The Silver Logie for Most Outstanding Factual or Documentary Program is an award presented annually at the Australian TV Week Logie Awards. The award is given to recognise an outstanding Australian factual, observational or documentary program. The winner and nominees of this award are chosen by television industry juries.

It was first awarded at the 7th Annual TV Week Logie Awards ceremony, held in 1965 as Best Documentary Series (1967, 1973-1974, 1976-1986). The award was renamed many times in subsequent ceremonies; Best Documentary (1966, 1969), Best Australian Documentary Series (1970), Best Documentary/Current Affairs Series 
(1971), Best Dramatised Documentary Series (1975). The nominees in the Best Documentary category were either single documentaries or documentary series. This award category was eliminated in 1968 and 1972.

=====

**WHAT TO DO**. From the passage on the Silver Logie award, return word for word the stretch from "The Silver Logie" through "1968 and 1972.".

**RECORDED INFORMATION**.
=====

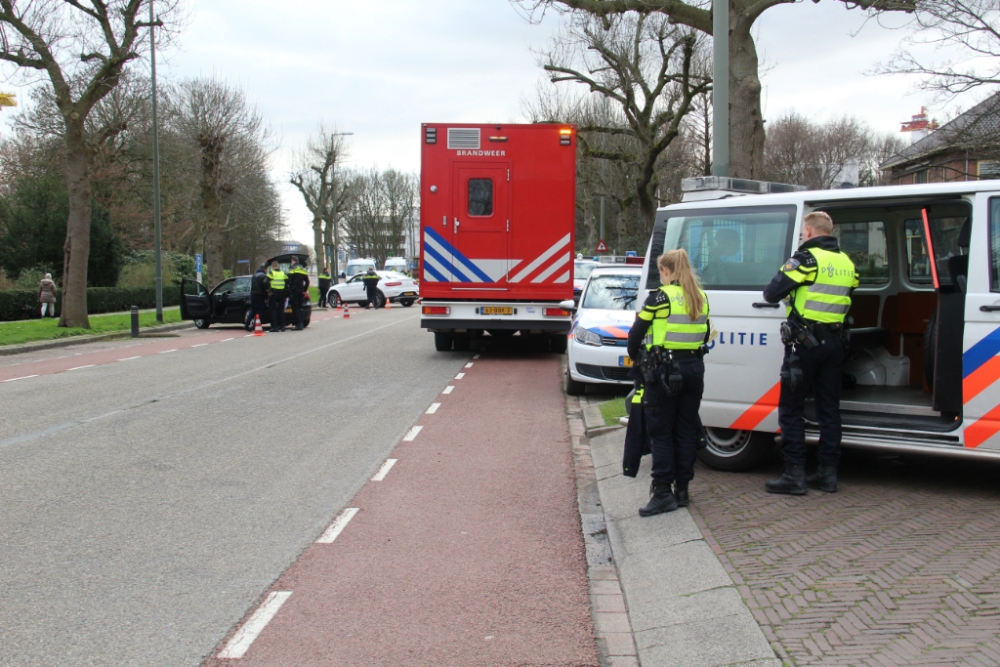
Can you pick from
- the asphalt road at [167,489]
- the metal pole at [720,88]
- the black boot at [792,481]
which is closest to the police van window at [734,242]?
the black boot at [792,481]

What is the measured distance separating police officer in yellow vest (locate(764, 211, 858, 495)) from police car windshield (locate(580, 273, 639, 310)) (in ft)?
21.1

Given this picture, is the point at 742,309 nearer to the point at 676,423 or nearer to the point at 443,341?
the point at 676,423

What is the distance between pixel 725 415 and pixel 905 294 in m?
1.94

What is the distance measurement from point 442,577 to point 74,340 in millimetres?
19619

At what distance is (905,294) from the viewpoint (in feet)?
23.2

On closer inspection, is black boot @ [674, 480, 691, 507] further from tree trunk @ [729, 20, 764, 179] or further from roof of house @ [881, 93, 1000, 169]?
roof of house @ [881, 93, 1000, 169]

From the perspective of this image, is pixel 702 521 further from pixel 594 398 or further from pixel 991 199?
pixel 594 398

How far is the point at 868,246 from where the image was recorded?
7.23 meters

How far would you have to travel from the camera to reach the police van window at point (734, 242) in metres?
6.34

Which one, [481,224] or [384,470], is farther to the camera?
[481,224]

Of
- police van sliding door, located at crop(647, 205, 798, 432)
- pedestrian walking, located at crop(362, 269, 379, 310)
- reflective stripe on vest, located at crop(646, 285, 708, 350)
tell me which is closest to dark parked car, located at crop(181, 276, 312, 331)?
pedestrian walking, located at crop(362, 269, 379, 310)

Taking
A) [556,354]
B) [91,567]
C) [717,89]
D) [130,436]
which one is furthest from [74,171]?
[91,567]

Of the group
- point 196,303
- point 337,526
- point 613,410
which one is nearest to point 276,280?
point 196,303

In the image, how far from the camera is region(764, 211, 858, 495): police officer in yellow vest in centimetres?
568
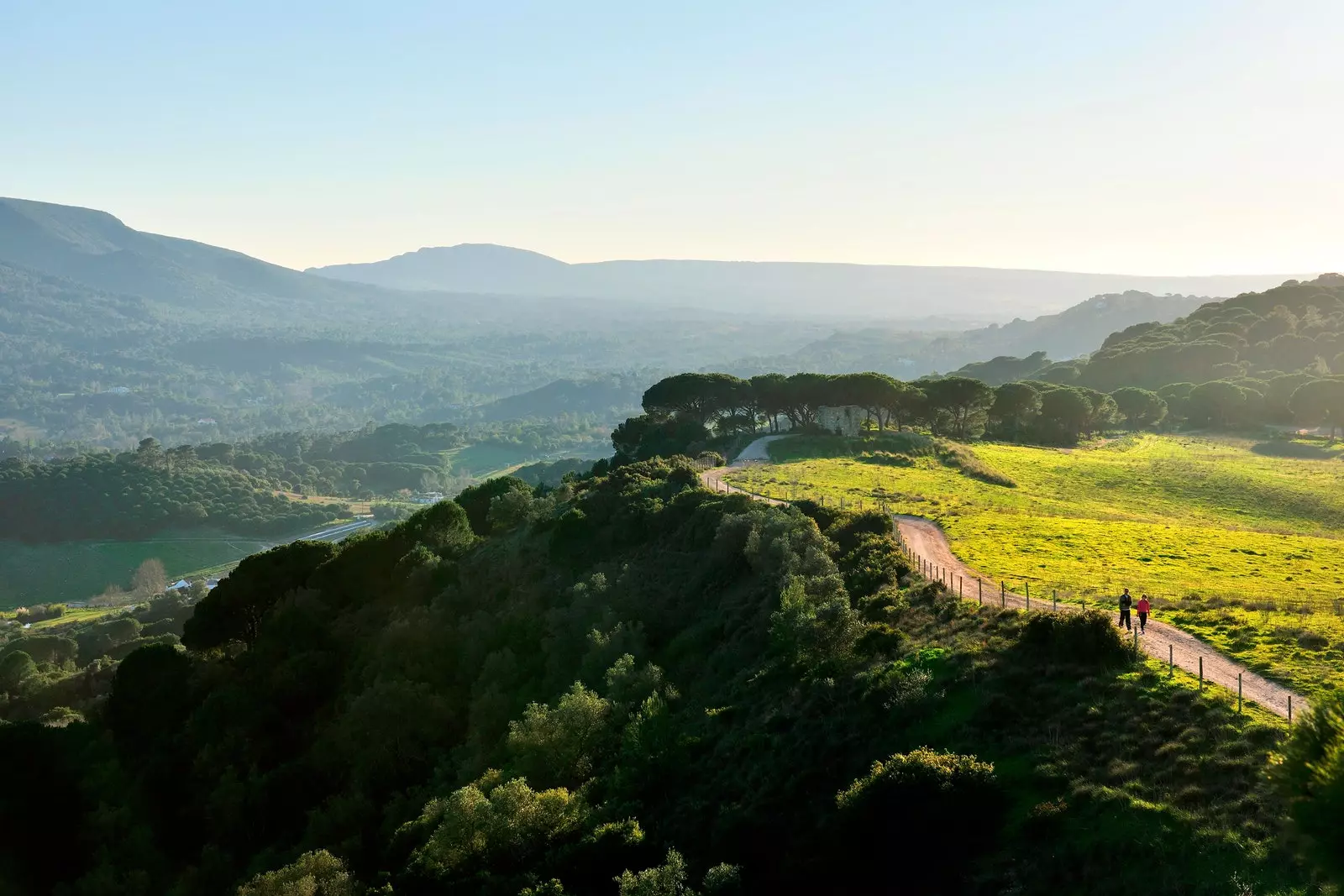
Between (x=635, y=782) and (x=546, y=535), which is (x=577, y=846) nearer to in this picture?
(x=635, y=782)

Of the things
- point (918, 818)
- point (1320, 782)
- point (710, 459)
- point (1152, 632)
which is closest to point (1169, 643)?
point (1152, 632)

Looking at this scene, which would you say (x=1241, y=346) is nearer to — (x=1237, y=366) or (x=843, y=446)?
(x=1237, y=366)

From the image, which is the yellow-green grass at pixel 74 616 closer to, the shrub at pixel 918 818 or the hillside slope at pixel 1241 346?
the shrub at pixel 918 818

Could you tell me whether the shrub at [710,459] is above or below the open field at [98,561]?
above

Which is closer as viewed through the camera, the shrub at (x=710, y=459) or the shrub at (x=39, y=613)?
the shrub at (x=710, y=459)

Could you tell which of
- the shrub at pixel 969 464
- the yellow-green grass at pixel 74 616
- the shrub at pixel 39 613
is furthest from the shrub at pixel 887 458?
the shrub at pixel 39 613

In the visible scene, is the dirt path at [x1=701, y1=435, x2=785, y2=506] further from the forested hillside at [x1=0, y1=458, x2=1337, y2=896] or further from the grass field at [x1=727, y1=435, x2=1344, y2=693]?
the forested hillside at [x1=0, y1=458, x2=1337, y2=896]

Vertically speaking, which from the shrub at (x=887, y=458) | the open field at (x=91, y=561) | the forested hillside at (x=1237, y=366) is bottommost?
the open field at (x=91, y=561)
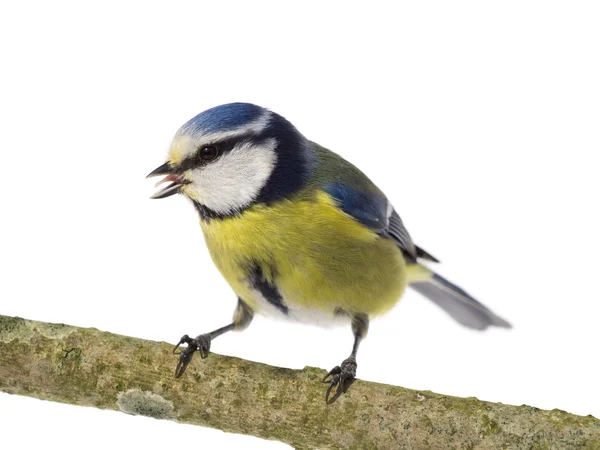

=====

**SOLUTION TO THIS EXERCISE**.
The Silver Logie for Most Outstanding Factual or Documentary Program is an award presented annually at the Australian TV Week Logie Awards. The award is given to recognise an outstanding Australian factual, observational or documentary program. The winner and nominees of this award are chosen by television industry juries.

It was first awarded at the 7th Annual TV Week Logie Awards ceremony, held in 1965 as Best Documentary Series (1967, 1973-1974, 1976-1986). The award was renamed many times in subsequent ceremonies; Best Documentary (1966, 1969), Best Australian Documentary Series (1970), Best Documentary/Current Affairs Series 
(1971), Best Dramatised Documentary Series (1975). The nominees in the Best Documentary category were either single documentaries or documentary series. This award category was eliminated in 1968 and 1972.